From here, paths diverge based on what the project is. Herein lies my explanation for why NMF (non-negative matrix factorization).

Why NMF and not LDA or LSA?

This particular ipython notebook is a great tool to follow along with this section. LDA was the obvious choice to do first, as is evident when you google "topic modeling algorithm." It's Bayesian based and returns an actual probability that a document belongs in a topic. But every iteration I tried had it pulling out the legal terms but not the true essence of the cases themselves. It turns out that LDA is known to be not great for pulling out true meaning from documents with similar language (such as 22,000 cases with a ton of legal term overlap). I wanted to know why, and realized that you can't use TFIDF with LDA, which means that if your documents are similar, LDA will likely not pick up the important words because they don't happen as often.

I won't go much into LSA here as its performance was so bad (documented in my ipython notebooks) that I didn't get very far with it.

Then I read about Non-negative Matrix Factorization (NMF) and found that in uses similar to mine, its robustness far surpassed LDA. NMF extracts latent features via matrix decomposition, and you can use TFIDF which is a huge plus.

The making of the visualization

There are differing ideas as to how viz fits into data science. As far as I'm concerned, it's an integral part to sealing the deal on the pipeline. With this particular project, it simply wouldn't be enough to say "I did topic modeling of the Supreme Court" with a hard stop. I knew I needed to present this in a way that would be fun and as simple as possible. As my concepts of the "how" progressed, my project revealed itself to have a strong story of time as a factor, so I decided to present the topics as an area chart you could click and drag with the x axis as time.

Before I go any further, I wanted to say a special thanks to Metis TA Ramesh Sampath for helping me get my ideas into javascript, as I was still pretty new with D3.js at the time.

Here are a few interesting points I noticed once I got my data into my viz. My comments for each are in the captions.

First, let's look at a topic for the entire history of the court. For instance, see how cases related to violent crimes and the death penalty just exploded between 1970 - 1990. There are many conclusions you can draw as to what was happening in our country during this time period from seeing this trend. 

First, let's look at a topic for the entire history of the court. For instance, see how cases related to violent crimes and the death penalty just exploded between 1970 - 1990. There are many conclusions you can draw as to what was happening in our country during this time period from seeing this trend. 

Now, I'd like to show you a trend that's evident when you zoom in on a certain time period. The box is a bit in our way here (on the actual viz you can drag the area from side to side, so it's more clear there), but we can see that bankruptcy cases, while consistently a thing, became extremely prevalent in the Great Depression era. 

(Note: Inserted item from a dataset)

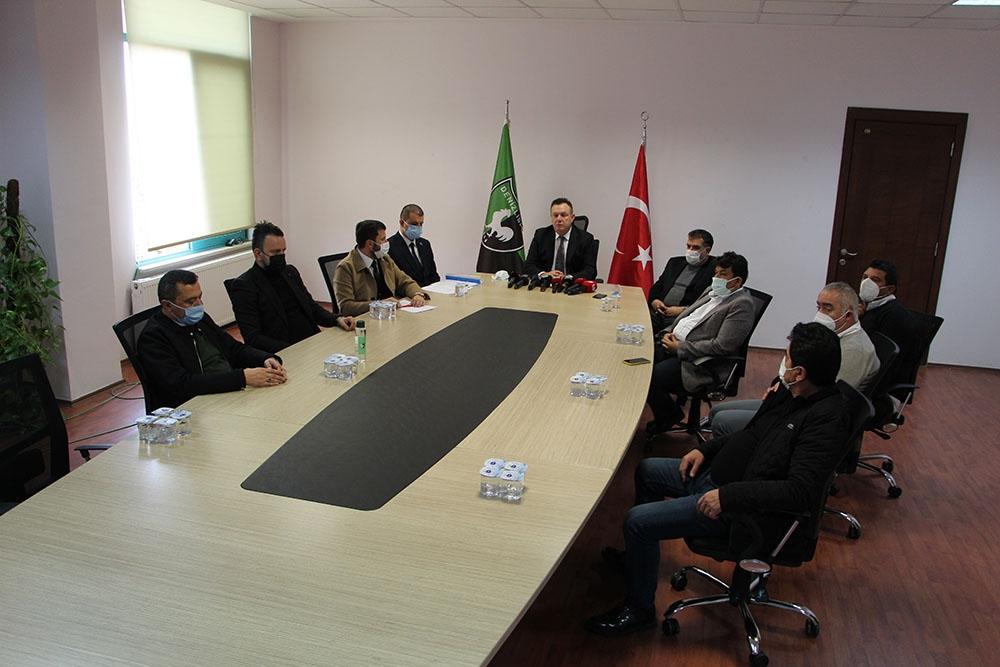 Eleştirilerin odağındaki Denizlispor'un yönetimi tam kadro açıklama yaptı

Now, I'd like to show you a trend that's evident when you zoom in on a certain time period. The box is a bit in our way here (on the actual viz you can drag the area from side to side, so it's more clear there), but we can see that bankruptcy cases, while consistently a thing, became extremely prevalent in the Great Depression era. 

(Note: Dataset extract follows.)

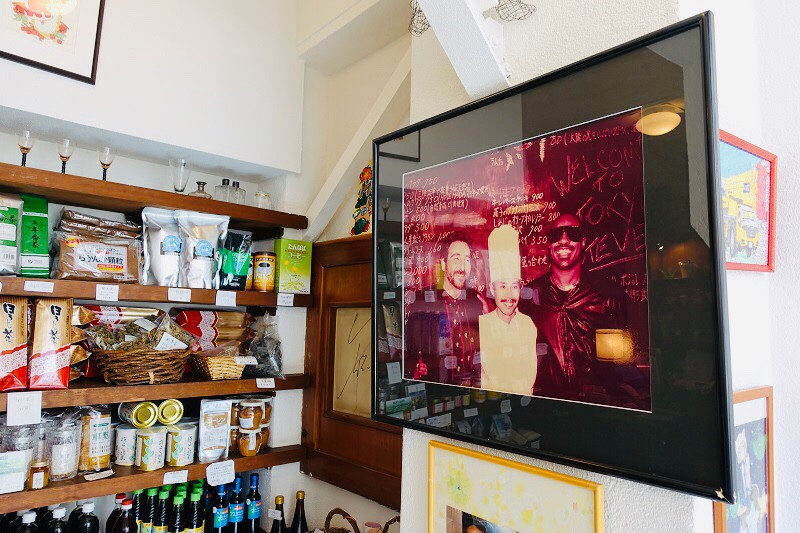 Photo de Eiichiro et Stevie Wonder dans l'entrée du restaurant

The last thing I'd like to point out is for you to choose your own adventure. I've pointed out two peaks in the number of cases in a given year. The first peak is 1850. The second peak is the greatest number of cases in the entire court history: 1967. Go and explore these years and learn what kinds of things were happening in American history!

The last thing I'd like to point out is for you to choose your own adventure. I've pointed out two peaks in the number of cases in a given year. The first peak is 1850. The second peak is the greatest number of cases in the entire court history: 1967. Go and explore these years and learn what kinds of things were happening in American history!

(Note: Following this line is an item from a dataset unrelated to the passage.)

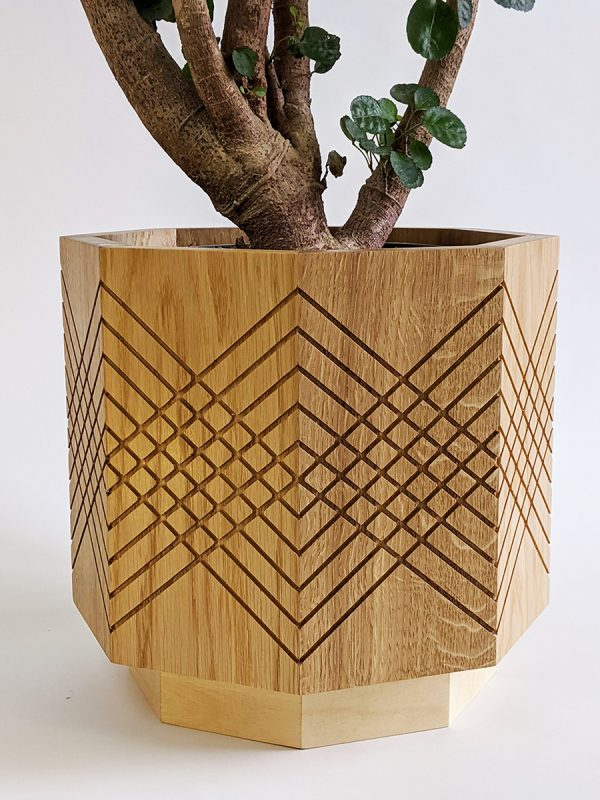 Large indoor planter pot - oak detail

Next steps and other use cases

I shared this on facebook a few weeks ago and was overwhelmed with the positive response it received, demonstrating that there's a real need here. I have already agreed to make a version of this for the Irish Supreme Court, and would love to do this for more countries.

Currently, there are a few things I'd really love to add to the project and viz. For the sake of time before presenting this, I only did a single example case for each topic. This is really a weakness in that it limits how much you can learn. I'd really love for you to be able to click through to all cases in a topic group that look interesting to you. Additionally, I'd like to add a toggle on - off feature for the way the vote swung (ie, for plaintiff or defendent). I'm not interested in adding a conservative / liberal element in order to stay true to the 'opinion-free version of the Supreme Court' theme. Additionally, I'd love to add a way where you can see landmark cases clearly, to see how those tend to impact case trends.

There are a ton of other ways this could be used both in terms of the natural language processing and visualization. I'd love to see more people use this style of viz for share-to-total over time, which is why I've made my code publicly available on github. (I use the term 'my' loosely here, since the majority of it was built off of various Bostock bl.ocks anyway).

NMF appears to be relatively new to topic modeling and there aren't a ton of great references to its API. However, given its apparent power in cutting through millions of words to get the true essence of the documents, I think we'll be seeing more of it into the future.

If you made it all the way to here, you are a hero among TL;DR internet attention spans. bravo and thanks for reading! ✌️🏁

Better Know a Justice

Supreme court data is bigger than Justice Taft's bathtub

Supreme court data is bigger than Justice Taft's bathtub

Note: This is a project post, so if you're not interested in learning how I did this, just scroll down and mouse over the viz 💁 (and then scroll back up and read this when you realize you need an explanation of what you're looking at).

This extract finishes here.